Никогда в своей жизни Моррель не видел такого лица, такого страшного взора. Никогда еще ужас, чей лик не раз являлся ему и на полях сражения, и в смертоубийственные ночи Алжира, не опалял его глаз столь зловещими молниями.
Он отступил в страхе.
После этой страстной вспышки Монте-Кристо на миг закрыл глаза, словно ослепленный внутренним пламенем; он сделал нечеловеческое усилие, чтобы овладеть собой; и понемногу буря в его груди утихла, подобно тому как после грозы смиряются под лучами солнца разъяренные, вспененные волны.
Это напряженное молчание, эта борьба с самим собой длились не более двадцати секунд.
Граф поднял свое побледневшее лицо.
– Вы видите, друг мой, – сказал он почти не изменившимся голосом, – как господь карает кичливых и равнодушных людей, безучастно взирающих на ужасные бедствия, которые он им являет. С бесстрастным любопытством наблюдал я, как разыгрывается на моих глазах эта мрачная трагедия; подобно падшему ангелу, я смеялся над злом, которое совершают люди под покровом тайны (а богатым и могущественным легко сохранить тайну), и вот теперь и меня ужалила эта змея, за извилистым путем которой я следил, ужалила в самое сердце!
Моррель глухо застонал.
– Довольно жалоб, – сказал граф, – мужайтесь, соберитесь с силами, надейтесь, ибо я с вами, и я охраняю вас.
Моррель грустно покачал головой.
– Я вам сказал – надейтесь! – воскликнул Монте-Кристо. – Знайте, я никогда не лгу, никогда не ошибаюсь. Сейчас полдень, Максимилиан; благодарите небо, что вы пришли ко мне сегодня в полдень, а не вечером или завтра утром. Слушайте меня, Максимилиан, сейчас полдень, если Валентина еще жива, она не умрет.
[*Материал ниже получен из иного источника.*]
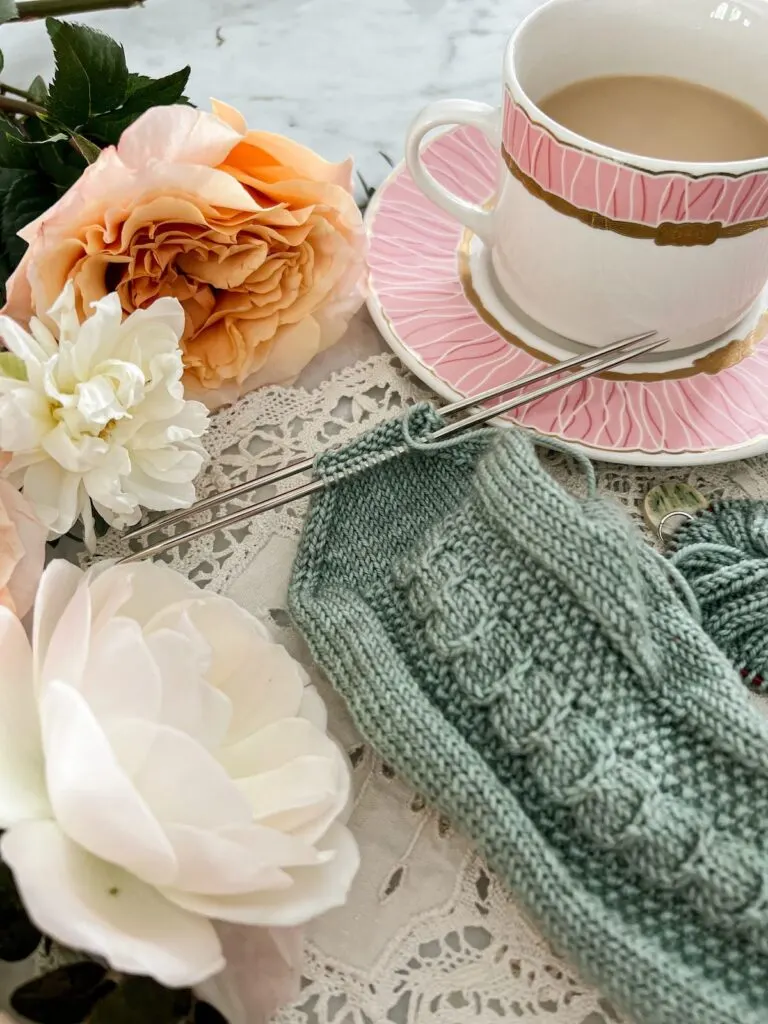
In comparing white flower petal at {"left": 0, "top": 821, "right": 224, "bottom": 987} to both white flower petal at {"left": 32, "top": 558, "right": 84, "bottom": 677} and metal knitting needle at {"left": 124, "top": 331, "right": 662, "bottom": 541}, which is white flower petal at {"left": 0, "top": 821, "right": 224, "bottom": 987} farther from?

– Боже мой! – воскликнул Моррель. – И я оставил ее умирающей!
Монте-Кристо прикрыл глаза рукой.
Что происходило в этом мозгу, отягченном страшными тайнами? Что шепнули этому разуму, неумолимому и человечному, светлый ангел или ангел тьмы?
Только богу это ведомо!
Монте-Кристо снова поднял голову; на этот раз лицо его было безмятежно, как у младенца, пробудившегося от сна.
– Максимилиан, – сказал он, – идите спокойно домой; я приказываю вам ничего не предпринимать, не делать никаких попыток и ничем не выдавать своей тревоги. Ждите вестей от меня; ступайте.
– Ваше хладнокровие меня пугает, граф, – сказал Моррель. – Вы имеете власть над смертью? Человек ли вы? Или вы ангел? бог?
И молодой офицер, никогда не отступавший перед опасностью, отступил перед Монте-Кристо, объятый невыразимым ужасом.
Но Монте-Кристо взглянул на него с такой печальной и ласковой улыбкой, что слезы увлажнили глаза Максимилиана.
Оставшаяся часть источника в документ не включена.